Acompanhada dos dois gatos, a cantora passa os dias imersa em leitura e contemplação, a TV ligada 24 horas por dia para amenizar o silêncio e a pacatez da morada. Mariazinha, a gata tricolor, é quem manda em tudo. No toca-discos, há sempre alguma música em reprodução. Eventualmente, Cátia vai até a casa ao lado, que também aluga, para verificar em que estado estão os seus outros nove gatos e seus pertences históricos, sua biografia material e musical. Nas quartas, ela tem reunião do candomblé e na segunda, é dia de cuidar de três orixás: Nanã, Exu e o Omolu. “Eu tenho que cuidar dos três, tenho os assentamentos aqui em casa”. 

Quem vai quem vem 

Como já naquela época todos os caminhos levavam ao eixo Rio-São Paulo, foi no Rio de Janeiro que Cátia aportou na busca pela expansão de seus horizontes. Apesar da crescente visibilidade no Nordeste, na cidade maravilhosa, mesmo com indicação, as portas não se abriram com facilidade para a paraibana. A cantora conta que o pai de Cazuza, o produtor musical João Alfredo Rangel de Araújo, fundador da Som Livre, extensão fonográfica da Globo, até tentou inseri-la no quadro musical da emissora. Mas a concorrência era grande. Ainda na Paraíba, a cantora chegou a trabalhar durante um período como repórter no Jornal A União. João Araújo, não querendo se desfazer da cantora de imediato e sabendo de sua experiência como repórter, mandou-a para o setor de jornalismo. Cátia foi de setor em setor, até se encontrar na mesma condição em que estava quando primeiro chegou à cidade: do lado de fora. 

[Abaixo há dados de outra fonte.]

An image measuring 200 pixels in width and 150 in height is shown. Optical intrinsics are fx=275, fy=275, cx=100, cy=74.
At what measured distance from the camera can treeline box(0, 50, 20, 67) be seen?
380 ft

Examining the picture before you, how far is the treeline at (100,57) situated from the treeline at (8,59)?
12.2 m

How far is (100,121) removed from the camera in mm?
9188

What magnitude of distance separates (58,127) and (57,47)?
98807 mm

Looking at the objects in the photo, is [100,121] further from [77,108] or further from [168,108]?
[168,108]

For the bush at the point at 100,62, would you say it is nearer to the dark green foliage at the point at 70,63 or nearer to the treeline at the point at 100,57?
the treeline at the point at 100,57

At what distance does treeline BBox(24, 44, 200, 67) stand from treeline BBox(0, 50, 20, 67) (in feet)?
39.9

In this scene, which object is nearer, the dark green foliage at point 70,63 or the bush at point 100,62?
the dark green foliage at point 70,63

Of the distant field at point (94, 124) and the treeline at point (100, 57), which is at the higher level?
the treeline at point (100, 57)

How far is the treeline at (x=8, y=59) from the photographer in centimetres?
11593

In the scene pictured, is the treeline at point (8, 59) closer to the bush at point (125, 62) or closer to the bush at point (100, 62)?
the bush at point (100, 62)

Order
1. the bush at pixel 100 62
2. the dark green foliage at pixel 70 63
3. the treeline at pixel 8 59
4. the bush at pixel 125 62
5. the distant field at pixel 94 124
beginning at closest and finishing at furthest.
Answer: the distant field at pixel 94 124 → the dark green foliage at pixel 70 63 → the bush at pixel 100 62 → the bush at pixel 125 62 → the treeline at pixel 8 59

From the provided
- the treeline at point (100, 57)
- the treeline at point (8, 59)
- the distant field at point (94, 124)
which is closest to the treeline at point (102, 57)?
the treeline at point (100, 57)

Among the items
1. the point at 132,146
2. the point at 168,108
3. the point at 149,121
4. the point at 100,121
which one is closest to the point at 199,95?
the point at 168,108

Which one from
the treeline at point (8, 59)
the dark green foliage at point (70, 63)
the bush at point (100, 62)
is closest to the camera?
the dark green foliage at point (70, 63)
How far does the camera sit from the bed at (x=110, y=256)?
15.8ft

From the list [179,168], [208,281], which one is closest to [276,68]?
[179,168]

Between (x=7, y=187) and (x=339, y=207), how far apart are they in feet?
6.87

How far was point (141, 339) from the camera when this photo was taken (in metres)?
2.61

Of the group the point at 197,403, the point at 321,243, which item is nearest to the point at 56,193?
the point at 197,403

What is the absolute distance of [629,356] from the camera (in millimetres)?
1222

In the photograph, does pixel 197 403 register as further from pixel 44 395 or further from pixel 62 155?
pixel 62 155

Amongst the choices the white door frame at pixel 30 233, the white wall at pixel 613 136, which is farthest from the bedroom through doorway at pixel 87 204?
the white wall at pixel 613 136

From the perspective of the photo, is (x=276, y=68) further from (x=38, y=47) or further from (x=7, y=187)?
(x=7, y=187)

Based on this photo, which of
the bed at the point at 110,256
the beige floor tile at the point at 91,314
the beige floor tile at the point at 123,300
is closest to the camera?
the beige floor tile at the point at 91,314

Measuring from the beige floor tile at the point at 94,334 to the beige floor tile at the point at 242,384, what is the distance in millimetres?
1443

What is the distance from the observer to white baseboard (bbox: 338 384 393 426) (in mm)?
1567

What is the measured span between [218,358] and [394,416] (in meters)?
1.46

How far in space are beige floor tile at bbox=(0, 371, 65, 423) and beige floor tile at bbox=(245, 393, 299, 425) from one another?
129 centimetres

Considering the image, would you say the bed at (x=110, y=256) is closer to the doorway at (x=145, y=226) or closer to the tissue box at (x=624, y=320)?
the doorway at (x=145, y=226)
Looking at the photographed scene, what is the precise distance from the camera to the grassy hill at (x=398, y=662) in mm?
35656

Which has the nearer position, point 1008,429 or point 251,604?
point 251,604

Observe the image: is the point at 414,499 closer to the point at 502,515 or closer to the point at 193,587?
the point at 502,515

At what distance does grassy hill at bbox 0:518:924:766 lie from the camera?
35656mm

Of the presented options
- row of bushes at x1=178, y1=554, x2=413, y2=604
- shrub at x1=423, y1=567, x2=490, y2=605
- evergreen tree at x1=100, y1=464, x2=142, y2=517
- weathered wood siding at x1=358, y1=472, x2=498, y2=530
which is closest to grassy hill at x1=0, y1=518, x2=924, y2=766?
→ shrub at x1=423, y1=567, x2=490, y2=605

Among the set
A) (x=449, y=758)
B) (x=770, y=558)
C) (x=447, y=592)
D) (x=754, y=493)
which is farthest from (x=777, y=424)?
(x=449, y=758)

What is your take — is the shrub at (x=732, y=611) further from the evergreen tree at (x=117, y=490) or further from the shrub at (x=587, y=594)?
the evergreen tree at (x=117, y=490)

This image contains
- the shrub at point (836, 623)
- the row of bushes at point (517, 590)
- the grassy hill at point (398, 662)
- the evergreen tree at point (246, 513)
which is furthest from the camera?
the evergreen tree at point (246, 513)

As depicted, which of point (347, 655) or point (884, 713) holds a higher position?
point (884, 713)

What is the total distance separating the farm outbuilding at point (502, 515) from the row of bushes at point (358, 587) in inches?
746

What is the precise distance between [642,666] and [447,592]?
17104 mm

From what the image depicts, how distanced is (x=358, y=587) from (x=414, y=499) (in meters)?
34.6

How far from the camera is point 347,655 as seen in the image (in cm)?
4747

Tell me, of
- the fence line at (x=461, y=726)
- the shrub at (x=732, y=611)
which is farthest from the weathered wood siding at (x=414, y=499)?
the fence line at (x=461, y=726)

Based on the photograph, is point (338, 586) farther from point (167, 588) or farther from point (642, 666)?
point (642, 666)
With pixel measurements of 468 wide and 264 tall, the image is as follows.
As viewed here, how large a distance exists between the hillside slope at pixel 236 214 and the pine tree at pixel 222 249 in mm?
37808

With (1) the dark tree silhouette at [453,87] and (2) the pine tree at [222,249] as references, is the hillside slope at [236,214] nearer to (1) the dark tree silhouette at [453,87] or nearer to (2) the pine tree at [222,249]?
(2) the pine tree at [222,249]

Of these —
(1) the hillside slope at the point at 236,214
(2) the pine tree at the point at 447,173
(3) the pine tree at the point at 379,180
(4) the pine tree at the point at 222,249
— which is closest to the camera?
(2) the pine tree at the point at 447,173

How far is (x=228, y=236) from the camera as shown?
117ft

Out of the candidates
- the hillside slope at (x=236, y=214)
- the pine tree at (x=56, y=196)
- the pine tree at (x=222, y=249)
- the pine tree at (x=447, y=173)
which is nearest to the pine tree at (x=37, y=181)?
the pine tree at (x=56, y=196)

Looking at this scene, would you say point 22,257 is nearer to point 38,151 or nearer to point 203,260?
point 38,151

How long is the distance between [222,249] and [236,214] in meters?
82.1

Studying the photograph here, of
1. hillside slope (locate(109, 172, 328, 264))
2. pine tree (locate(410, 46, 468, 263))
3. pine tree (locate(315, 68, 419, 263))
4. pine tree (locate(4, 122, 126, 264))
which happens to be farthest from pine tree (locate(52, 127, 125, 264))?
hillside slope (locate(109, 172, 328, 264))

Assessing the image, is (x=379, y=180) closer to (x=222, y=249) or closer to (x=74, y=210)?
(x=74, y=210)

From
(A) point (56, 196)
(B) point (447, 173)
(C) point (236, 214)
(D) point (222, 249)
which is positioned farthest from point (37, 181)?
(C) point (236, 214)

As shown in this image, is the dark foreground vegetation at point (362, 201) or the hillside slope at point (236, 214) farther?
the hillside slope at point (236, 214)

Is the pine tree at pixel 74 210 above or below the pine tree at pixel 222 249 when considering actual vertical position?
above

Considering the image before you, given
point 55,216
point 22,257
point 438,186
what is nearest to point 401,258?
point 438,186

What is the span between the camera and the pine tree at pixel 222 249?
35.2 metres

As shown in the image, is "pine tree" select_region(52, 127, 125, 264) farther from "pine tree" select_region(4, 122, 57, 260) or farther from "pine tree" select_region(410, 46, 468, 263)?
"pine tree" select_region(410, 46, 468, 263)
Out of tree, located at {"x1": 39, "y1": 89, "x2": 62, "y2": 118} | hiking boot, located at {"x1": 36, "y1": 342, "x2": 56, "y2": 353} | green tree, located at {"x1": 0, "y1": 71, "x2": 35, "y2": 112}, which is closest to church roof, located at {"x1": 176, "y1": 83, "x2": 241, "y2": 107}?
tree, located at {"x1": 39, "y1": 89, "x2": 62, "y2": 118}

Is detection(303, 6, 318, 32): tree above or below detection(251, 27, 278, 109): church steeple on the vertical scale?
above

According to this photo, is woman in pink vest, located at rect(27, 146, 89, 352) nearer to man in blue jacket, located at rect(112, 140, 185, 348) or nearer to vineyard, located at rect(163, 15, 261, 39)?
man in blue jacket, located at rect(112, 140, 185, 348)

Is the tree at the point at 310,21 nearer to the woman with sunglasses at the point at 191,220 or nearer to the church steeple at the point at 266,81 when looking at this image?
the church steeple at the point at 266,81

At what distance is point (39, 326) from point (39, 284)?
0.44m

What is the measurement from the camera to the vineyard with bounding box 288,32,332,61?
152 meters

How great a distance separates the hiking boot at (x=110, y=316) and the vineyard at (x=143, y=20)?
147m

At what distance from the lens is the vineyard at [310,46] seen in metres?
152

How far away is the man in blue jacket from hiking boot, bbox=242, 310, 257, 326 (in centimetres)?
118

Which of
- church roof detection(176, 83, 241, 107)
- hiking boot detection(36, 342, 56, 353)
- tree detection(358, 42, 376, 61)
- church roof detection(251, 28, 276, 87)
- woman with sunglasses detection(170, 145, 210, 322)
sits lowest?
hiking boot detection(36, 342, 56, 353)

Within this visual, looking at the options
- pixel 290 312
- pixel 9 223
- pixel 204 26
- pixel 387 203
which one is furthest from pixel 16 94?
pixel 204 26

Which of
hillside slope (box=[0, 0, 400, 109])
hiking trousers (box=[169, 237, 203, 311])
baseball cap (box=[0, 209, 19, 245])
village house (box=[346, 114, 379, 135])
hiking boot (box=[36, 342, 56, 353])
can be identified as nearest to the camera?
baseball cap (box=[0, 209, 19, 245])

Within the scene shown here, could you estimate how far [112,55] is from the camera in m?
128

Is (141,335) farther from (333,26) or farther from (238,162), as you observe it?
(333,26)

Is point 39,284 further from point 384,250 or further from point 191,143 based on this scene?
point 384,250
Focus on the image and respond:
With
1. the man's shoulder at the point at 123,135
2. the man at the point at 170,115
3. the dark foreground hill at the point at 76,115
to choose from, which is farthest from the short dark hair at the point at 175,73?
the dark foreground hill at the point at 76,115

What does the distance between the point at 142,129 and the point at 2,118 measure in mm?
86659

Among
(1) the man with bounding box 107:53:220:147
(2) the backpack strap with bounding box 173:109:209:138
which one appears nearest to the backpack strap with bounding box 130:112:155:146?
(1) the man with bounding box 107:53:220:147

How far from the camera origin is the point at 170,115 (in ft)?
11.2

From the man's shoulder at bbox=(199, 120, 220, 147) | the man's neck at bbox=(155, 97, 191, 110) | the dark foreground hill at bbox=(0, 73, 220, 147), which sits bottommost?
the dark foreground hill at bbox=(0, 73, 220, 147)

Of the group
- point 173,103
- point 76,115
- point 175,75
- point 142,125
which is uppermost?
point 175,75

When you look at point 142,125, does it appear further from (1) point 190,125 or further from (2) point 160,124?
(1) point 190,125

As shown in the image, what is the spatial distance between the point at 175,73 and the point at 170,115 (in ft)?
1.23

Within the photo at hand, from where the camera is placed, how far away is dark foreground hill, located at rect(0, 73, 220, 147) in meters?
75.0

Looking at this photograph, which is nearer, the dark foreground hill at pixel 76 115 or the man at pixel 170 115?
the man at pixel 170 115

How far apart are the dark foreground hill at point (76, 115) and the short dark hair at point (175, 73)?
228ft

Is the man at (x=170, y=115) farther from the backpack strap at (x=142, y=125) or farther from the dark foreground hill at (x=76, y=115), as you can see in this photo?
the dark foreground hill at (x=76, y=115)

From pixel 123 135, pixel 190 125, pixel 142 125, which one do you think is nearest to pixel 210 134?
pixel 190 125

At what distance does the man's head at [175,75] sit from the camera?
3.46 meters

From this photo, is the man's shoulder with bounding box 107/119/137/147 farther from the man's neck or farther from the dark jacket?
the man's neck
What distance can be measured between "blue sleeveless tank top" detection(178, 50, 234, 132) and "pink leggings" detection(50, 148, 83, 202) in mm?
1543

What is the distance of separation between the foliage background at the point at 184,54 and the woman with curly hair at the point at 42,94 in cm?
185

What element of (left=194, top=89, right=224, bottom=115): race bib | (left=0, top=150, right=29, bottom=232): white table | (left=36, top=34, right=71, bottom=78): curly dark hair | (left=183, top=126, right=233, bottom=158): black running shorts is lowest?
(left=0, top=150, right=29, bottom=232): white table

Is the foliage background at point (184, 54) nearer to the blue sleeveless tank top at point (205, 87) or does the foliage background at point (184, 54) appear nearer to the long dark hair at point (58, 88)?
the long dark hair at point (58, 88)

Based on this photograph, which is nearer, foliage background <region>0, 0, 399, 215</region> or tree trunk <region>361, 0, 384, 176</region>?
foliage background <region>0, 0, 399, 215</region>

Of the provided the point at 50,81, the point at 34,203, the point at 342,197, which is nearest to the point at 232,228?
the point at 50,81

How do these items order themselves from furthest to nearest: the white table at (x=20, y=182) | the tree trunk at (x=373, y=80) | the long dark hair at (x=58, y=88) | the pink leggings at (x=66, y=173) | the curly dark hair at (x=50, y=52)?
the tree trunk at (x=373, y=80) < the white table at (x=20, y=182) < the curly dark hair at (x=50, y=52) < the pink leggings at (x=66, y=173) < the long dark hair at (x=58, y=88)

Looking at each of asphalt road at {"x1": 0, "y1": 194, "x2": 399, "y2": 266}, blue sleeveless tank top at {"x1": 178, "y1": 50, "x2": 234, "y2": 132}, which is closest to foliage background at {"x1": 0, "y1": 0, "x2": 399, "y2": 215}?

Desempregada, com pouca recepção para o seu trabalho no Rio de Janeiro e precisando se manter de alguma forma, Cátia conseguiu um emprego como datilógrafa no centro da cidade. O anúncio de contratação publicado no jornal deixava claro o racismo da empresa norte-americana onde trabalhou por três anos: “No black”. Não aos candidatos negros. Mas Cátia foi contratada, tinha habilidade e experiência. Dona Adélia, que naquela época permanecia na Paraíba sendo cuidada pelas cinco irmãs, lhe presenteara com uma máquina de escrever na juventude. Cátia usava o objeto mais como percussão para criar suas músicas. O tempo como repórter na Paraíba também pesou na contratação.

A artista encontrou a vaga de emprego graças à comunidade de mulheres nordestinas que viviam numa república no Rio, onde fez amizades. Também foram as amizades da república que, mais tarde, pagaram o agenciamento de carreira da paraibana. A cantora estava de volta à cena. De segunda à sexta era datilógrafa e aos sábados e domingos era artista. Vestia roupas africanas e usava uma peruca black power para cantar nas regiões periféricas da cidade, onde os artistas negros eram melhor recebidos. Apresentava músicas autorais, mas não deixava de cantar Tim Maia, Jorge Bento e Neto Nascimento. Encontrou o caminho das pedras. “As pessoas me queriam. Eu era uma pessoa bem humorada. Eu não só cantava, eu também conversava com as pessoas”, lembra. 

O bom humor de Cátia conquistava não só os corações da plateia, como também oportunidades. Em 1975, por indicação de Elba Ramalho, o dramaturgo recifense Luiz Mendonça a convidou para integrar a orquestra de seus espetáculos em São Paulo. Os espetáculos contavam com artistas como Elke Maravilha e Baby Conceição. Em pleno período de ditadura militar, o grupo de artistas encenava peças altamente críticas ao governo. Mas as histórias eram tão bem embrulhadas que os censores não percebiam.

“A polícia odiava nordestinos”, relata Cátia. Em mais de uma ocasião, o grupo de artistas foi preso sob a justificativa de não portar documento. Mas sempre resistiram. Seguiam com as encenações de Lampião no Inferno, Viva o Cordão Encarnado e histórias de Pedro Malasartes. Ficavam entre o sacro e o profano seguindo a premissa de que quase tudo que é engraçado é proibido.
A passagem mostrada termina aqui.